To characterise BCR::ABL1-like (Ph-like) patients in the TARGET cohort, we performed an unsupervised hierarchical cluster analysis based on the expression of target genes associated with primary molecular ALL subgroups, including BCR::ABL1 (Ph +), ETV6::RUNX1, hyperdiploidy, KMT2A-r, and TCF3::PBX1. The gene list was obtained from previous studies18,19. Some of TARGET samples were already characterised as non-Ph-like (n = 35) or Ph-like (n = 10) ALL cases using Predictive Analysis of Microarrays (PAM) as previously described9,20. To identify other Ph-like ALL cases, we evaluated the expression of eight genes strongly associated with the BCR::ABL1 (Ph+) ALL signature, i.e. JCHAIN (a.k.a. IGJ), SPATS2L, CA6, NRXN3, MUC4, CRLF2, ADGRF1 (a.k.a. GPR110), BMPR1B19. We also evaluated the gene expression profile associated with ETV6::RUNX1 (FUCA1, PTP4A3, CRMP1, EPOR, TCFL5, TNS1, TUSC3, BIRC7, KCNN1, and CLIC5), Hyperdiploidy (IL1B, PLP2, SH3BP5, HNRNPH2, MSN, ATP6AP2), KMT2A-r (HOXA9, MEIS1, MBNL1, KLRK1) and TCF3::PBX1 (FAT1, TRIB2, and ADARB1) to classify non-Ph-like ALL cases. These gene signatures were determined based on their overexpression profiles. The data standardisation process included a log2(x + 1) transformation of each gene expression value (TPM), followed by scaling (z-score normalisation). Genes were then hierarchically clustered using distance as 1-cor, being ‘cor’ the Pearson correlation coefficient, implemented through the stats CRAN R package v4.3.0. The unsupervised hierarchical clustering of samples was performed using Euclidean distance by the ‘pheatmap’ CRAN R package v1.0.1218. The number of clusters was determined based on visual inspection of the dendrogram, ensuring that the resulting groups captured distinct expression patterns relevant to the analysis. The clusters were refined using the ‘cutree’ parameter of the ‘pheatmap’ function. Therefore, we classified B-ALL patients as follows: i) Ph-like ALL if they clustered with groups associated with the Ph + gene signature but lacked the Ph + translocation (BCR::ABL1); and ii) non-Ph-like ALL if they clustered with groups associated with other B-ALL subtypes.

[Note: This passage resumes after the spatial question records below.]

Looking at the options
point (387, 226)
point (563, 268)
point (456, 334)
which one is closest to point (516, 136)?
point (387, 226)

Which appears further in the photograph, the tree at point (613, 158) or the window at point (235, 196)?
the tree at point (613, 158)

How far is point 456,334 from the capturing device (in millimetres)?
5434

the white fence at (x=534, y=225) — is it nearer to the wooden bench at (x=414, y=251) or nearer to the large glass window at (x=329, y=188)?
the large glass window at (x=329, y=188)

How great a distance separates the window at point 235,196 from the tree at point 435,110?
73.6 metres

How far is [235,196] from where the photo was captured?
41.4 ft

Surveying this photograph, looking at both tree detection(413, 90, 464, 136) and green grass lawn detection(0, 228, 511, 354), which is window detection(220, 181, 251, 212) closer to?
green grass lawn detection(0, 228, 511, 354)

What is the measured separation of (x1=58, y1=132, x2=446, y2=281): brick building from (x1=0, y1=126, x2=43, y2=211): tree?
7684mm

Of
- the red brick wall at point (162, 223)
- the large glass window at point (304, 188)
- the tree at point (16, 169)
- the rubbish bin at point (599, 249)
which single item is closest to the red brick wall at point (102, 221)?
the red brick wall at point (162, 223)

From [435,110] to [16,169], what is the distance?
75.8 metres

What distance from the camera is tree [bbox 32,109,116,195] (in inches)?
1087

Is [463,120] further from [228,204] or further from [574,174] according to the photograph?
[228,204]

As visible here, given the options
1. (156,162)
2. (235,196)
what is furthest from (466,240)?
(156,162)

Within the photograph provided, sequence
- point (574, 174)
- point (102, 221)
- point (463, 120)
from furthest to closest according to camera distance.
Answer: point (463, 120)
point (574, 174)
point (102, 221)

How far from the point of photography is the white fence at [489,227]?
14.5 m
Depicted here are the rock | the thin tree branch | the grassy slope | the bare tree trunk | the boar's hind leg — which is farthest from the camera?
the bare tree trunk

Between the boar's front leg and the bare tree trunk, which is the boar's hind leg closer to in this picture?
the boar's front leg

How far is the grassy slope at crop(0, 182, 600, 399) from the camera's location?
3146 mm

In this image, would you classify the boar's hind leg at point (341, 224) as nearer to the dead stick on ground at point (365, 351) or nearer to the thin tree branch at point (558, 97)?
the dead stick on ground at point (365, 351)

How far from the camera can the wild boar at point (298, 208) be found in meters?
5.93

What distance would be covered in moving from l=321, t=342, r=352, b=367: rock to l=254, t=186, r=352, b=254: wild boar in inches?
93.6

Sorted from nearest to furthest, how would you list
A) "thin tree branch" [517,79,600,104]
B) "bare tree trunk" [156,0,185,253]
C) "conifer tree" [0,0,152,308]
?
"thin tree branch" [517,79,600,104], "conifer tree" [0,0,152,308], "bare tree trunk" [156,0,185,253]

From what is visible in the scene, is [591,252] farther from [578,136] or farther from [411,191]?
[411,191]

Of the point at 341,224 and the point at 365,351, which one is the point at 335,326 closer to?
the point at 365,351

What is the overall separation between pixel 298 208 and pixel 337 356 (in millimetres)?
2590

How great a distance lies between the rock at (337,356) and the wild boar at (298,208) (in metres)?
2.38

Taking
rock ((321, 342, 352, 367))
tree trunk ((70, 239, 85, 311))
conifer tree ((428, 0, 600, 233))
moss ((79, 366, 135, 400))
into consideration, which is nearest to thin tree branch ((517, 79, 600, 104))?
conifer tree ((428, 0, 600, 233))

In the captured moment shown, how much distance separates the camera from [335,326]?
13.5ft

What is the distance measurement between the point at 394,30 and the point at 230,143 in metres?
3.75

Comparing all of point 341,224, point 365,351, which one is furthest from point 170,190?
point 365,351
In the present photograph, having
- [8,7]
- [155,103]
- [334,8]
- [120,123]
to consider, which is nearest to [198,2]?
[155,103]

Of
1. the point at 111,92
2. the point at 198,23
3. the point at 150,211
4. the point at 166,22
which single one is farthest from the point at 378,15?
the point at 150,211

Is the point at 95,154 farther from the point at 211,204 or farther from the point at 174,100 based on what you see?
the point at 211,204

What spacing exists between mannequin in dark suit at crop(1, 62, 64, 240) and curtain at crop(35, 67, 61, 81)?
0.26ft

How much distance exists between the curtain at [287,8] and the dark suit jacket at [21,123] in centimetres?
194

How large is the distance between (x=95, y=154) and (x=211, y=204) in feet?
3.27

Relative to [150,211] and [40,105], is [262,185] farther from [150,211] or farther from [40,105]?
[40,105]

To characterise Ph-like patients in the validation cohort, B-other ALL patients were screened by fluorescence in situ hybridisation (FISH) for the detection of rearrangements associated with Ph-like-ALL, including CRLF2, ABL1, ABL2, JAK2, and IGH (ZytoVision), as well as PDGFRB, CSF1R and EPOR genes (Cytocell) using commercial break-apart FISH probes21. Both probe hybridisation and fluorescence signal detection were performed according to the manufacturer’s recommendations. Samples harbouring any of these gene rearrangements were considered Ph-like positive. Additionally, patients with available CRLF2 expression data from RT-qPCR were categorised into quartiles based on fold change values, with samples in the fourth quartile comprising the CRLF2-high subgroup and the remaining samples categorised as CRLF2-low. Therefore, B-other ALL patients showing CRLF2 overexpression were also considered Ph-like positive, even in the absence of one of the rearrangements mentioned above.

Statistical analysis

The Relative Risk (RR) Wald Test was used to evaluate the significance of the association between the GATA3 SNP risk allele (rs3824662) and BCR::ABL1-like (Ph-like) B-ALL. This analysis was achieved using the DescTools CRAN R package version 0.99.50. To investigate the association between genes and eRNAs, a correlation matrix was computed. The expression values underwent a log2(x + 1) transformation and the Pearson correlation coefficients with p-values were calculated using the Hmisc CRAN R package version 5.1–0. Boxplots were created using the ggplot2 CRAN R package v3.4.3. The Wilcoxon test was employed to compare gene, isoform and eRNA expressions between two groups at a time, with p-values computed using ggpurb CRAN R package v0.6.0. All analyses were conducted using R version 4.3.0 and p-values ≤ 0.05 were considered statistically significant.